Dataset rows:
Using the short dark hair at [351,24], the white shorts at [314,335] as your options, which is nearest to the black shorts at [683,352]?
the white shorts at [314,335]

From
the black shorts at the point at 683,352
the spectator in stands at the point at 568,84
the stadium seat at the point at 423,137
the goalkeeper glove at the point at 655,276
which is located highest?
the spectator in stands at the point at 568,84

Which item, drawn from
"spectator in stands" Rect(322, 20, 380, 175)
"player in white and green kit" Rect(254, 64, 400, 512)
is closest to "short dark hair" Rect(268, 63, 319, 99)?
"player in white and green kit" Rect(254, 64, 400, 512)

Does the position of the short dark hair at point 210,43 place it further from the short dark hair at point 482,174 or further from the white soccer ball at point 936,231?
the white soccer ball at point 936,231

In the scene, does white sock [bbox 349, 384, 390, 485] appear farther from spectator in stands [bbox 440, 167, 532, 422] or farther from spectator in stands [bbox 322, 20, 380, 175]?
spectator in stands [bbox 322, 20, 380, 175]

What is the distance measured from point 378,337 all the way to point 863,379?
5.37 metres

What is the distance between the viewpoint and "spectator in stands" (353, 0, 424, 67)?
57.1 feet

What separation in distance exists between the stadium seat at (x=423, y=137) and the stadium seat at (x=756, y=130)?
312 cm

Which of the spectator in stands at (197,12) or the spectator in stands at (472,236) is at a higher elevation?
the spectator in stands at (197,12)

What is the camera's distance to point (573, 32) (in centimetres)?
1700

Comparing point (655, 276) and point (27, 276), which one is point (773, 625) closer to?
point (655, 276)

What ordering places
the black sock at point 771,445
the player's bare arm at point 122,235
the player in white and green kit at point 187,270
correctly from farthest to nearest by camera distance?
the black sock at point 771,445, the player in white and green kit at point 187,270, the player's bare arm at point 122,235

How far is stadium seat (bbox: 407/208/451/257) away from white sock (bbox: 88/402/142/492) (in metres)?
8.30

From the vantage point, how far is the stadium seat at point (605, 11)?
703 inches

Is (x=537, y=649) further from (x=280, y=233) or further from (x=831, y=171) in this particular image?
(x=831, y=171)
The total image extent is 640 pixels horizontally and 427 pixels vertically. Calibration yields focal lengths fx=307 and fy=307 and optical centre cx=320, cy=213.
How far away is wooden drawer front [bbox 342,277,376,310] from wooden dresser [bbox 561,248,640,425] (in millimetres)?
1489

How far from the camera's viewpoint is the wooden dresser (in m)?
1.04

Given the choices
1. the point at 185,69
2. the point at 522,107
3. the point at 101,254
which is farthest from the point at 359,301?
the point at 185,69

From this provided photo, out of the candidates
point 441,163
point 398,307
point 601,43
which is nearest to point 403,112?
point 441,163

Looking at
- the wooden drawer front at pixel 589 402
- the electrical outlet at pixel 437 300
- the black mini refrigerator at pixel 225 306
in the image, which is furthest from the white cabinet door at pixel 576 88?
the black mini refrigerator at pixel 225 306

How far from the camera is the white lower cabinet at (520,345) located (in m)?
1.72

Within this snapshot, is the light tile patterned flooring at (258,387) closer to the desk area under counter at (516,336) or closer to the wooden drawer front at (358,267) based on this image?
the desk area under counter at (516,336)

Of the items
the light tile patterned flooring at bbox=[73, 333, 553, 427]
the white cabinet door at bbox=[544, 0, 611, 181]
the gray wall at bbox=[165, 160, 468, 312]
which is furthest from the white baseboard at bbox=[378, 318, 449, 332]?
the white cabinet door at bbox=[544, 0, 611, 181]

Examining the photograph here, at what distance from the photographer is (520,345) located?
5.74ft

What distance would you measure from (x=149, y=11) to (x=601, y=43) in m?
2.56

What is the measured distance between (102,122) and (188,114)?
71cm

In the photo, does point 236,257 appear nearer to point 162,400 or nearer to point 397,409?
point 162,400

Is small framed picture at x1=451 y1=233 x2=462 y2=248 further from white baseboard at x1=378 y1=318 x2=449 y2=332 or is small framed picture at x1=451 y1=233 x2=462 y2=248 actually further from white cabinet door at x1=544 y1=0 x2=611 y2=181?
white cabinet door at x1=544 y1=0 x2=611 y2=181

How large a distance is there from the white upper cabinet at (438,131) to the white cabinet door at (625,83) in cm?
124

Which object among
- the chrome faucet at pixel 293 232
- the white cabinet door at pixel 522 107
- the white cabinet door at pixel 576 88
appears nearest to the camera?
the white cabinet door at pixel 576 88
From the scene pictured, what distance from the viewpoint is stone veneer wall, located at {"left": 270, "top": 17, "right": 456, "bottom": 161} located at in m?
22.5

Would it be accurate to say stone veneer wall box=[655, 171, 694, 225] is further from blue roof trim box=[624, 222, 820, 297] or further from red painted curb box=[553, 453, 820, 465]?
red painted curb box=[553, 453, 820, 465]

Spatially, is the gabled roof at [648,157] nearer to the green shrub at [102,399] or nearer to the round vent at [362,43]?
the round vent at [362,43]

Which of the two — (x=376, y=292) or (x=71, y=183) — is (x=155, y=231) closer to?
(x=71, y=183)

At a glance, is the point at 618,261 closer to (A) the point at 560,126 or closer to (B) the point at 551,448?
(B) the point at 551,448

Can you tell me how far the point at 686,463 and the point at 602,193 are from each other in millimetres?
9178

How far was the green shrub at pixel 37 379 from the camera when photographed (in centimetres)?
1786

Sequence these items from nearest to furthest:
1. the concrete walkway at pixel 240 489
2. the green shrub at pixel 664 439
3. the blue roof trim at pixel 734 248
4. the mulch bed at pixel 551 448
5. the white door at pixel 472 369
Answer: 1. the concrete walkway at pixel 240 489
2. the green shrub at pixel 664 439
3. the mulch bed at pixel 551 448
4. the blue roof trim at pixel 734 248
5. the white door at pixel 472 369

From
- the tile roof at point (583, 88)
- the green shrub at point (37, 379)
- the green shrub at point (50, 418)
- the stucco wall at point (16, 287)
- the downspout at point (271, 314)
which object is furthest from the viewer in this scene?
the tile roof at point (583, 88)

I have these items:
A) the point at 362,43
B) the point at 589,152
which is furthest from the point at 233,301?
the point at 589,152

- **STATED PROBLEM**: Extract every line above exactly as it stands.

- **FINISHED EXERCISE**:
Using the short dark hair at [351,24], the white shorts at [314,335] as your options, which is nearest to the black shorts at [683,352]?
the white shorts at [314,335]

From
the black shorts at the point at 683,352
the spectator in stands at the point at 568,84
the stadium seat at the point at 423,137
the goalkeeper glove at the point at 655,276
which is located highest?
the spectator in stands at the point at 568,84

Which item, drawn from
"spectator in stands" Rect(322, 20, 380, 175)
"player in white and green kit" Rect(254, 64, 400, 512)
is closest to "short dark hair" Rect(268, 63, 319, 99)?
"player in white and green kit" Rect(254, 64, 400, 512)

Does the position of the short dark hair at point 210,43 place it further from the short dark hair at point 482,174 or further from the white soccer ball at point 936,231?
the white soccer ball at point 936,231

In the scene, does white sock [bbox 349, 384, 390, 485] appear farther from spectator in stands [bbox 440, 167, 532, 422] or farther from spectator in stands [bbox 322, 20, 380, 175]?
spectator in stands [bbox 322, 20, 380, 175]

What is the distance measured from point 378,337 all the way to point 863,379?
5.37 metres

What is the distance between the viewpoint and "spectator in stands" (353, 0, 424, 67)?
57.1 feet

What separation in distance exists between the stadium seat at (x=423, y=137) and the stadium seat at (x=756, y=130)?
312 cm

Which of the spectator in stands at (197,12) or the spectator in stands at (472,236) is at a higher elevation?
the spectator in stands at (197,12)

What is the camera's distance to point (573, 32) (in centimetres)?
1700

Comparing point (655, 276) and point (27, 276), which one is point (773, 625) closer to?
point (655, 276)

What ordering places
the black sock at point 771,445
the player's bare arm at point 122,235
the player in white and green kit at point 187,270
correctly from farthest to nearest by camera distance?
the black sock at point 771,445, the player in white and green kit at point 187,270, the player's bare arm at point 122,235

How far is stadium seat (bbox: 407/208/451/257) away from white sock (bbox: 88/402/142/492) (in metres)?
8.30

From the vantage point, how far is the stadium seat at point (605, 11)?
703 inches

Is (x=537, y=649) further from (x=280, y=233) or further from (x=831, y=171) in this particular image?
(x=831, y=171)
The total image extent is 640 pixels horizontally and 427 pixels vertically. Calibration yields focal lengths fx=307 and fy=307 and optical centre cx=320, cy=213.
How far away is wooden drawer front [bbox 342,277,376,310] from wooden dresser [bbox 561,248,640,425] (in millimetres)?
1489

How far from the camera's viewpoint is the wooden dresser (in m)?
1.04

Given the choices
1. the point at 185,69
2. the point at 522,107
3. the point at 101,254
which is farthest from the point at 359,301?
the point at 185,69

From this provided photo, out of the candidates
point 441,163
point 398,307
point 601,43
which is nearest to point 403,112?
point 441,163

Looking at
- the wooden drawer front at pixel 589 402
- the electrical outlet at pixel 437 300
- the black mini refrigerator at pixel 225 306
in the image, which is furthest from the white cabinet door at pixel 576 88?
the black mini refrigerator at pixel 225 306

How far from the camera is the white lower cabinet at (520,345) located (in m)?
1.72

Within this snapshot, is the light tile patterned flooring at (258,387) closer to the desk area under counter at (516,336) or closer to the wooden drawer front at (358,267) based on this image?
the desk area under counter at (516,336)

Of the items
the light tile patterned flooring at bbox=[73, 333, 553, 427]
the white cabinet door at bbox=[544, 0, 611, 181]
the gray wall at bbox=[165, 160, 468, 312]
which is furthest from the white baseboard at bbox=[378, 318, 449, 332]?
the white cabinet door at bbox=[544, 0, 611, 181]

Examining the photograph here, at what distance from the photographer is (520,345) located?
5.74ft

What distance would you measure from (x=149, y=11) to (x=601, y=43) in m?
2.56

What is the measured distance between (102,122) and (188,114)?
71cm

In the photo, does point 236,257 appear nearer to point 162,400 or nearer to point 397,409?
point 162,400

Is small framed picture at x1=451 y1=233 x2=462 y2=248 further from white baseboard at x1=378 y1=318 x2=449 y2=332 or is small framed picture at x1=451 y1=233 x2=462 y2=248 actually further from white cabinet door at x1=544 y1=0 x2=611 y2=181?
white cabinet door at x1=544 y1=0 x2=611 y2=181

How large a distance is there from the white upper cabinet at (438,131) to the white cabinet door at (625,83) in cm?
124

Which object among
- the chrome faucet at pixel 293 232
- the white cabinet door at pixel 522 107
- the white cabinet door at pixel 576 88
appears nearest to the camera?
the white cabinet door at pixel 576 88
From the scene pictured, what distance from the viewpoint is stone veneer wall, located at {"left": 270, "top": 17, "right": 456, "bottom": 161} located at in m?
22.5

Would it be accurate to say stone veneer wall box=[655, 171, 694, 225] is further from blue roof trim box=[624, 222, 820, 297] or further from red painted curb box=[553, 453, 820, 465]?
red painted curb box=[553, 453, 820, 465]

Spatially, is the gabled roof at [648,157] nearer to the green shrub at [102,399] or nearer to the round vent at [362,43]?
the round vent at [362,43]

Which of the two — (x=376, y=292) or (x=71, y=183) — is (x=155, y=231) closer to?
(x=71, y=183)

At a glance, is the point at 618,261 closer to (A) the point at 560,126 or closer to (B) the point at 551,448?
(B) the point at 551,448

Can you tell me how far the point at 686,463 and the point at 602,193 are from each other in millimetres?
9178

How far was the green shrub at pixel 37 379 from the camera when photographed (in centimetres)?
1786

Sequence these items from nearest to furthest:
1. the concrete walkway at pixel 240 489
2. the green shrub at pixel 664 439
3. the blue roof trim at pixel 734 248
4. the mulch bed at pixel 551 448
5. the white door at pixel 472 369
Answer: 1. the concrete walkway at pixel 240 489
2. the green shrub at pixel 664 439
3. the mulch bed at pixel 551 448
4. the blue roof trim at pixel 734 248
5. the white door at pixel 472 369

From
- the tile roof at point (583, 88)
- the green shrub at point (37, 379)
- the green shrub at point (50, 418)
- the stucco wall at point (16, 287)
- the downspout at point (271, 314)
which object is furthest from the viewer in this scene?
the tile roof at point (583, 88)

I have these items:
A) the point at 362,43
B) the point at 589,152
which is furthest from the point at 233,301?
the point at 589,152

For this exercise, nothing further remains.